Clutter is the worst.
You may claim that it truly doesn’t bother you, but I would ask you the same question I ask my Productivity Academy students who tell me that:
Have you ever tried life without clutter?
When I finally get them to commit to de-cluttering just their workspace, a light bulb moment happens, and they fall in love with their organized, de-cluttered space. No one has ever said “I really wish I hadn’t done that, Somer!”
These are some of the benefits they notice immediately:
- They don’t dread sitting down to work.
- They are more productive.
- They are less distracted.
- They complete more tasks instead of jumping from one task to another.
- They sleep better. (Interesting, right?)
- They realize they didn’t need nearly as much stuff as they thought they did.
So I’m challenging you to change up your typical Spring Cleaning regimen. Skip the windows and baseboards, and instead, purge like you never have before!

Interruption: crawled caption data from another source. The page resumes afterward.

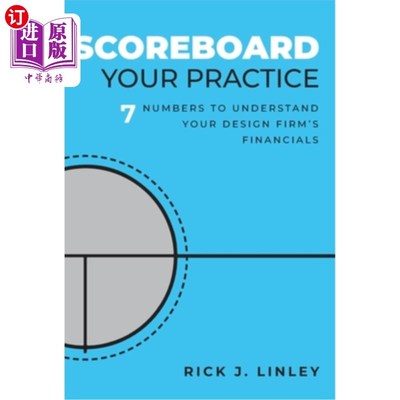 海外直订Scoreboard Your Practice: 7 Numbers to Understand Your Design Firm's Financials 记分板你的实践:7个数字了解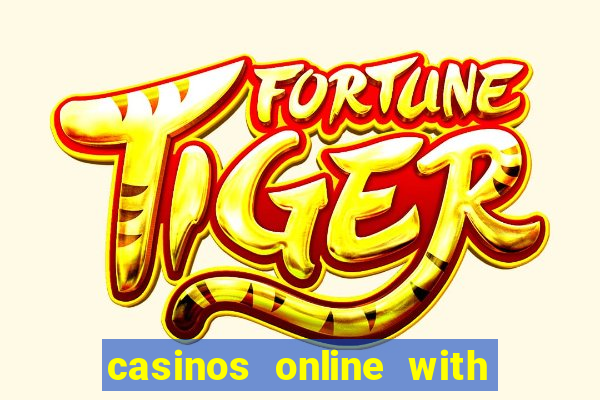 casinos online with real money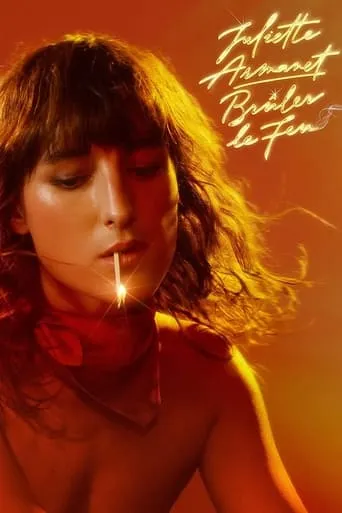 Juliette Armanet - Brûler le feu movie poster - Rated 8/10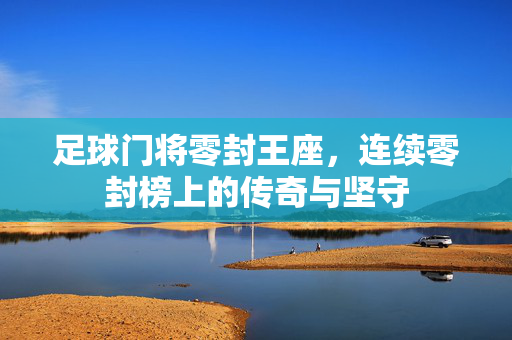 足球门将零封王座，连续零封榜上的传奇与坚守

Think you don’t have time for a project like this? Give me 2-3 hours a day for six days, (You can break them up, doing one hour in the morning and two hours at night even!) and see what happens.
First things first, clear out a space for you to collect the “Donate Pile” and the “Trash Pile.” You can park your car in the driveway for a few days to make space in the garage, or if you have have the space, designate a room in the house.
Here is your Six Days to a Clutter Free Home Schedule:
Dining Room and Office
Kitchen and Extra Closets (linen closet, coat closet, etc.)
Living Room and/or Family Room and Laundry Room
Bonus Room and Bathrooms
THE RULES FOR EVERY ROOM:
Start with drawers/shelves/special storage, then move to closets, and then move to decor. Don’t let your piles get out of hand. Put items to donate in a box or bag that you can easily carry to your car, and put trash items straight into a trash bag. Commit to finishing!
- If you haven’t needed it for 3 months, it goes.
- If it’s seasonal, put it in a tote with the name of the season on it and store it.
- If you have more than 3 trinkets on a piece of furniture, that is too much.
- If it’s a keepsake, but it’s dated and the only real job it has is to collect dust, store it in a tote with the rest of your keepsakes. (NOTE: keepsakes are items that have real sentimental value, not caricature drawings you got of yourself in college at an amusement park.)
Here’s the thing about purging and decluttering: it can be addictive. If you can be disciplined enough to go hard and completely finish your Day One rooms, Day Two will be even easier!
Bonus tip: Don’t worry about a yard sale! Just bless someone else, or send it to Goodwill. I have watched so many women, myself included, stall out because they spend way too much time and effort trying to sell their junk to people that are going to nickel and dime them on the mustard yellow stained potholder anyway.
Happy Decluttering! And happy Spring!
P.S. If you’re still worried about your windows and baseboards when you’re all finished, hire them out! (You can trust a stranger to clean for you, but you can’t trust a stranger to de-clutter for you!)